While there was no need for customization in GreenLight’s case, one of the advantages of Samsung Biologics’ in-house approach is the capability to handle both larger scale projects such as GreenLight’s and smaller-scale projects.
“To support all of this full scope, we have on-site in Korea a [Manufacturing Science and Technology] lab with various related equipment at small scale, from 100 milliliter up to 10 liter, and we have a [good manufacturing practice] manufacturing facility [that is] large scale with all related equipment. In this facility, we can produce up to 200-liter scale batches,” said Catignol.

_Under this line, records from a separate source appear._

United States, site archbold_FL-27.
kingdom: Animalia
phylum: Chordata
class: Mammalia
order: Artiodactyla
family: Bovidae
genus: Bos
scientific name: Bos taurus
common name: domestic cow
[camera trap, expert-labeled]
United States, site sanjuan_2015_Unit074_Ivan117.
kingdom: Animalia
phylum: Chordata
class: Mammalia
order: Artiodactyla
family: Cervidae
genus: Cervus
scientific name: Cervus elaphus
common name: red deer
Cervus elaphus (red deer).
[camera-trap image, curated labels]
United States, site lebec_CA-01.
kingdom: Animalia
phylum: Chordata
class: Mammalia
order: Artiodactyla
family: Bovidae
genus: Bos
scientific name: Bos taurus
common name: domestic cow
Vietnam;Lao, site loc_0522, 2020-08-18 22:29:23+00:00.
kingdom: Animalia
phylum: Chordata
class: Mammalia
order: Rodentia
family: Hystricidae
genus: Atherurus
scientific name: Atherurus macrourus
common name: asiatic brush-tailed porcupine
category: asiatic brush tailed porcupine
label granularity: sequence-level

Catignol also highlighted the CDMO’s experience accommodating a variety of tech transfer and production process needs as a leading provider of monoclonal antibodies for over a decade. Samsung Biologics’ approach to mRNA vaccine production reflects its general strategy of providing a one-stop shop for services with the capability to adapt to a variety of scales and unique partner needs. This approach enables the CDMO to work with partners ranging from the largest pharmaceutical companies to smaller developers — and to provide biologics at both laboratory and commercial scales.
Looking Forward to 2023
The adaptability of Samsung Biologics’ platform could position it as a leader in the nascent field of mRNA vaccine production at a time when more and more pharmaceutical companies are outsourcing services to CDMOs.
“Twelve of the Top 20 global pharma companies, as well as many smaller players, currently partner with Samsung Biologics because of our ability to ensure security of supply, as well as because of the quality, speed, and cost of our offering,” said Rim in a recent interview with Pharma Boardroom.
“In the past, pharma companies looked at [contract manufacturing organizations] partnerships and dual sourcing primarily as a risk mitigation exercise,” he continued. “However, pharma is now realizing that its core competencies are in [research and development] rather than in building and maintaining manufacturing facilities, leading to a greater degree of outsourcing. I foresee that trend continuing, particularly in an environment of constrained supply chains post-COVID.”
Samsung Biologics also continues to increase its capabilities on the development side to support future growth of its mRNA and monoclonal antibody businesses.
“Samsung Biologics recently invested $50 million on a drug delivery platform,” said Lee, noting that the platform involves “molecular profiling and advanced analytics on natural nanoparticles and information molecules. This will lay the groundwork for establishing a platform of mRNA technology and expand the service scale as a CDMO company.”